WASHINGTON — Nearly 100 House Democrats are pushing the Senate to expand immigration protections in President Joe Biden’s massive social spending and climate bill, and advocates say that it may be a last opportunity for years to advance any reform.

The letter to Senate Majority Leader Chuck Schumer of New York and the chairman of the Judiciary Committee, Dick Durbin of Illinois, urges the Senate to include in its version a pathway to citizenship for undocumented people—something the Senate parliamentarian already has rejected twice in the bill, known as the Build Back Better Act.

The House didn’t include a pathway to citizenship either, but the House Democrats urged the Senate to act.
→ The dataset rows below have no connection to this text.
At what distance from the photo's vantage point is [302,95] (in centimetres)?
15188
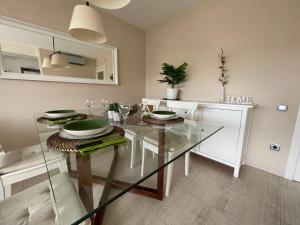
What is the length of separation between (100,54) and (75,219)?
247 centimetres

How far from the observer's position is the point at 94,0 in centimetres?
97

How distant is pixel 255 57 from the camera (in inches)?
69.3

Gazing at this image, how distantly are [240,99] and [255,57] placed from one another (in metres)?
0.55

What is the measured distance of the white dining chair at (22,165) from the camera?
83cm

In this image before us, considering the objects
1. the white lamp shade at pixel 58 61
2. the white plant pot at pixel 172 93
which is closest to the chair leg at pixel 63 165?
the white lamp shade at pixel 58 61

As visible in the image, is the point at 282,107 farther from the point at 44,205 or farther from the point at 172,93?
the point at 44,205

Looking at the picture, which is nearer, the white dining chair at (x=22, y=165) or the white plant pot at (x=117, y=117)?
the white dining chair at (x=22, y=165)

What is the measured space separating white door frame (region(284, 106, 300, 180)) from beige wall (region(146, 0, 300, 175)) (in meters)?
0.05

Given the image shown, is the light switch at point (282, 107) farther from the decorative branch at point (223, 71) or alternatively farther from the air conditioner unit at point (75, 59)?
the air conditioner unit at point (75, 59)

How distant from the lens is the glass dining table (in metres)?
0.55

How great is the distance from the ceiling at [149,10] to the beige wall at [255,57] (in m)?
0.18

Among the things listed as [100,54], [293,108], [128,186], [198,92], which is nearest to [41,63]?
[100,54]

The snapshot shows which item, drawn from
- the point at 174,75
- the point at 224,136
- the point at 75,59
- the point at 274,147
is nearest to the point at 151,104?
the point at 174,75

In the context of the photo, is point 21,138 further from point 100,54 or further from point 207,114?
point 207,114
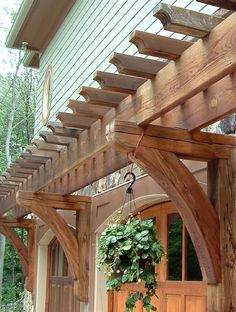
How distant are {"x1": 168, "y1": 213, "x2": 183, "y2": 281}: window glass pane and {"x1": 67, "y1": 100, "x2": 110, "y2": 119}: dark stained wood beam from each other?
122 cm

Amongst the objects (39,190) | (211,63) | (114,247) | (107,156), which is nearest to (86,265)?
(39,190)

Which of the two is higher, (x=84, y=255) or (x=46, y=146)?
(x=46, y=146)

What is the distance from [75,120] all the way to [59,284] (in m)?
4.09

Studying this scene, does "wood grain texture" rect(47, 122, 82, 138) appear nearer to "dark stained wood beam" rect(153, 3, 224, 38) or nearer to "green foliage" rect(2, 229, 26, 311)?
"dark stained wood beam" rect(153, 3, 224, 38)

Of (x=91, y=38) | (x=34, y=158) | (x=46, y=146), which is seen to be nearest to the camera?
(x=46, y=146)

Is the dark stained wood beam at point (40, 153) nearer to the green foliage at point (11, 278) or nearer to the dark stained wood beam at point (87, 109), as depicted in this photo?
the dark stained wood beam at point (87, 109)

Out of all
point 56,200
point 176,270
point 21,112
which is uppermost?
point 21,112

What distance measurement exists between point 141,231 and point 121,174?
6.63 feet

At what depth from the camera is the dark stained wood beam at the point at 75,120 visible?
4086mm

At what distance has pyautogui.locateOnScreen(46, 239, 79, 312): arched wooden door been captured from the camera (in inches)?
278

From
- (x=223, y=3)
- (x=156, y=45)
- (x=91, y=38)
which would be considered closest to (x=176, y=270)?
(x=156, y=45)

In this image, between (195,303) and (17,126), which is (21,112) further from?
(195,303)

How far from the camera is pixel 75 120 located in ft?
13.8

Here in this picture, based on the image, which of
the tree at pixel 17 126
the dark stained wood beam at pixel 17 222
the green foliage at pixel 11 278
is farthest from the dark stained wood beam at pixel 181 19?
the green foliage at pixel 11 278
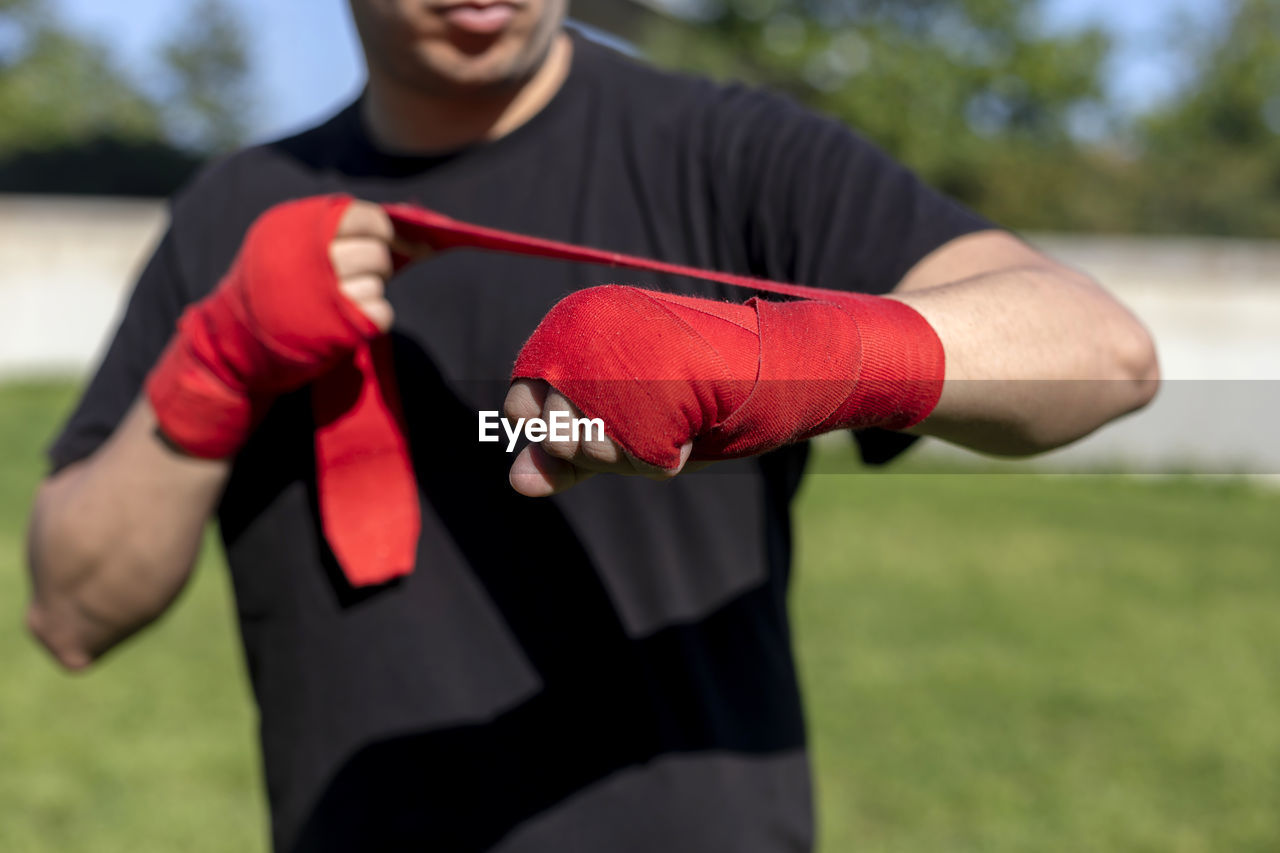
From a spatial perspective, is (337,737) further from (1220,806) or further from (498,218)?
(1220,806)

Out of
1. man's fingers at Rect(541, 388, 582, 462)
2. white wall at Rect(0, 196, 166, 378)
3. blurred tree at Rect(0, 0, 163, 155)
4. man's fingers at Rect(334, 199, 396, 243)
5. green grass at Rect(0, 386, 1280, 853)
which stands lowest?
blurred tree at Rect(0, 0, 163, 155)

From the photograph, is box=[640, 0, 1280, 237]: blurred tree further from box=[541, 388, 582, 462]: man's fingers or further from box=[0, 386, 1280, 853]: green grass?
box=[541, 388, 582, 462]: man's fingers

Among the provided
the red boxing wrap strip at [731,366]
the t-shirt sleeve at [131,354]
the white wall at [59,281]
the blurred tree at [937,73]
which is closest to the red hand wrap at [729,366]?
the red boxing wrap strip at [731,366]

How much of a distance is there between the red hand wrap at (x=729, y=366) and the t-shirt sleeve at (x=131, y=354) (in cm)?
102

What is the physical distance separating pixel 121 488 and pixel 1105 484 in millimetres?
9364

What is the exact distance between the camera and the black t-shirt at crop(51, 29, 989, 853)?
1503 millimetres

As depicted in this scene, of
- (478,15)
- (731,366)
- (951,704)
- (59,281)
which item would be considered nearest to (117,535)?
(478,15)

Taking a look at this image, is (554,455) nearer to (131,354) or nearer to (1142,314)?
(131,354)

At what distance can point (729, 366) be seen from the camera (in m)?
0.97

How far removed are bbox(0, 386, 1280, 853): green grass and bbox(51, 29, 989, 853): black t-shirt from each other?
2596mm

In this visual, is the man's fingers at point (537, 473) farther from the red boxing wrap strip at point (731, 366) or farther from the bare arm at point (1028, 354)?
the bare arm at point (1028, 354)

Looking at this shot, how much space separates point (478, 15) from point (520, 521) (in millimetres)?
629

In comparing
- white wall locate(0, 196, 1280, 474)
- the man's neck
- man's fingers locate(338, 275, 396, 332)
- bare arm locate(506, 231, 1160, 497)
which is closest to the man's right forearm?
man's fingers locate(338, 275, 396, 332)

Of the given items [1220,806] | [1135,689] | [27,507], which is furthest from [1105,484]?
[27,507]
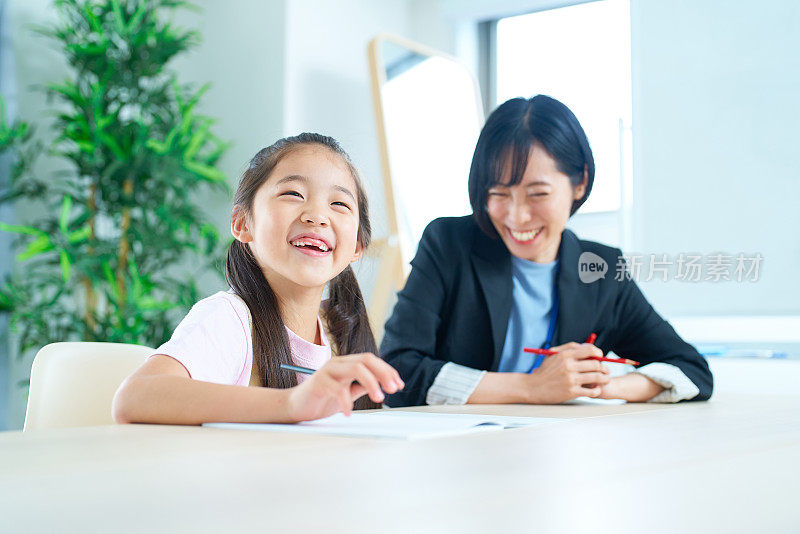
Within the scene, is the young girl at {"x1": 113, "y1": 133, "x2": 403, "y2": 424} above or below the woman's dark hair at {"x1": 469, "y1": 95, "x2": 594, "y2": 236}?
below

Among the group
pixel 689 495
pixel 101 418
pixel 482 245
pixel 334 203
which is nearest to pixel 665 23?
pixel 482 245

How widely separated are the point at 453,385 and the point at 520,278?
1.12 ft

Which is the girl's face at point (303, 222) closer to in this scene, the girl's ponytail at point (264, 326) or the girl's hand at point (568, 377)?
the girl's ponytail at point (264, 326)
“We now write to urge you and the rest of our colleagues in the Senate to reinstate a pathway to citizenship for Dreamers, TPS [temporary protected status] holders, farm workers, and essential workers in the Senate’s version of the reconciliation bill,” says the letter led by Rep. Alexandria Ocasio-Cortez, (D-N.Y.), and 90 other House Democrats.

The House’s version of Build Back Better, which passed last week, includes temporary work and deportation protections through a parole program that allows some undocumented people to change their status to prevent deportation.

Those immigration provisions in the House bill now are under review by the Senate parliamentarian, Elizabeth MacDonough, who is nonpartisan and provides advice and help on Senate rules and procedures.

The situation is complicated because Build Back Better is being considered under a process known as reconciliation so that only a simple majority vote is required in the evenly split Senate.

But it also means that the bill must relate to matters that affect spending, revenues, the deficit or the debt limit.

Senate Democrats already have tried to provide the Senate Judiciary Committee with $107 billion for “lawful permanent status for qualified immigrants” through the reconciliation bill, but the Senate parliamentarian turned it down.